Product category involvement explained

What is product involvement?

Some scientific insights

To make less obvious advertising work, it should meet an appropriate goal of the consumers (Bermeitinger et al. 2009; Karremans, Stroebe, and Claus 2006; Strahan, Spencer, and Zanna 2002). This not only reffers to current needs. The consumer should rather have a basic need to pursue the goal (Sela and Shiv 2009). In addition, the advertisement should appeal to the consumer’s experiences that can trigger the goal or at least support it (Bargh, Chen, and Burrows 1996; Dijksterhuis et al. 2000; Dijksterhuis and van Knippenberg 1998) – this not only appeals to the situation but also to the product.

Involvement is “a person’s perceived relevance of the advertisement based on inherent needs, values, and interests” (Zaichkowsky 1985) and therefore a motivational construct that is based (among other things) on the values ​​and needs of a person (Zaichkowsky 1986). Accordingly, product involvement is a good way to draw conclusions regarding the conditions in the context of subliminal advertising, as this also consideres needs as well as goals. Moreover, depending on the used scale, it is well measurable (Zaichkowsky 1985, 1994).

At the same time, product involvement is closely connected to the construct of “Consideration Set”, as the involvement theory is based on the fact that consumers do not rationally consider every detail when making a purchase decision – it is even more relevant what importance they give to a product based on their individual needs (Zaichkowsky 1985). Involvement determines how many resources consumers invest in their decision-making process and the search for information, which in turn can affect their consideration set (Howard and Sheth 1969; Laurent and Kapferer 1985).

When consumers are highly involved with the product, recognition of a product placement and also defensive reactions are more likely to occur (Gardner, Mitchell, and Russo 1985; Zaichkowsky 1986).

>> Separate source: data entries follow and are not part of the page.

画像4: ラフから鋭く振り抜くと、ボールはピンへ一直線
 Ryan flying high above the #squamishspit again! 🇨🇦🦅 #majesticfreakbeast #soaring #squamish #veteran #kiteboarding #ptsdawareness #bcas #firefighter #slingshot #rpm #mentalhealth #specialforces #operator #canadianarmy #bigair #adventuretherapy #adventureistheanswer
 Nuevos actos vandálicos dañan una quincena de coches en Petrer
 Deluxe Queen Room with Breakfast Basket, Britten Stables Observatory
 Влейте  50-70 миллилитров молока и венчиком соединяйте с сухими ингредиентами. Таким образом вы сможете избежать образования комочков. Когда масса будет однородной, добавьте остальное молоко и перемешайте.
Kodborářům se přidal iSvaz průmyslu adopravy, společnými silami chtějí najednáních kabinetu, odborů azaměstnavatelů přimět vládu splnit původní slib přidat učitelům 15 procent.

Bargh, John A., Mark Chen, and Lara Burrows (1996), “Automaticity of Social Behavior: Direct Effects of Trait Construct and Stereotype-Activation on Action,” Journal of personality and social psychology, 71 (2), 230–44.

Bermeitinger, Christina, Ruben Goelz, Nadine Johr, Manfred Neumann, Ullrich K. Ecker, and Robert Doerr (2009), “The Hidden Persuaders Break into the Tired Brain,” Journal of Experimental Social Psychology, 45 (2), 320–26.

Dijksterhuis, Ap, Henk Aarts, John A. Bargh, and Ad van Knippenberg (2000), “On the Relation between Associative Strength and Automatic Behavior,” Journal of Experimental Social Psychology, 36 (5), 531–44.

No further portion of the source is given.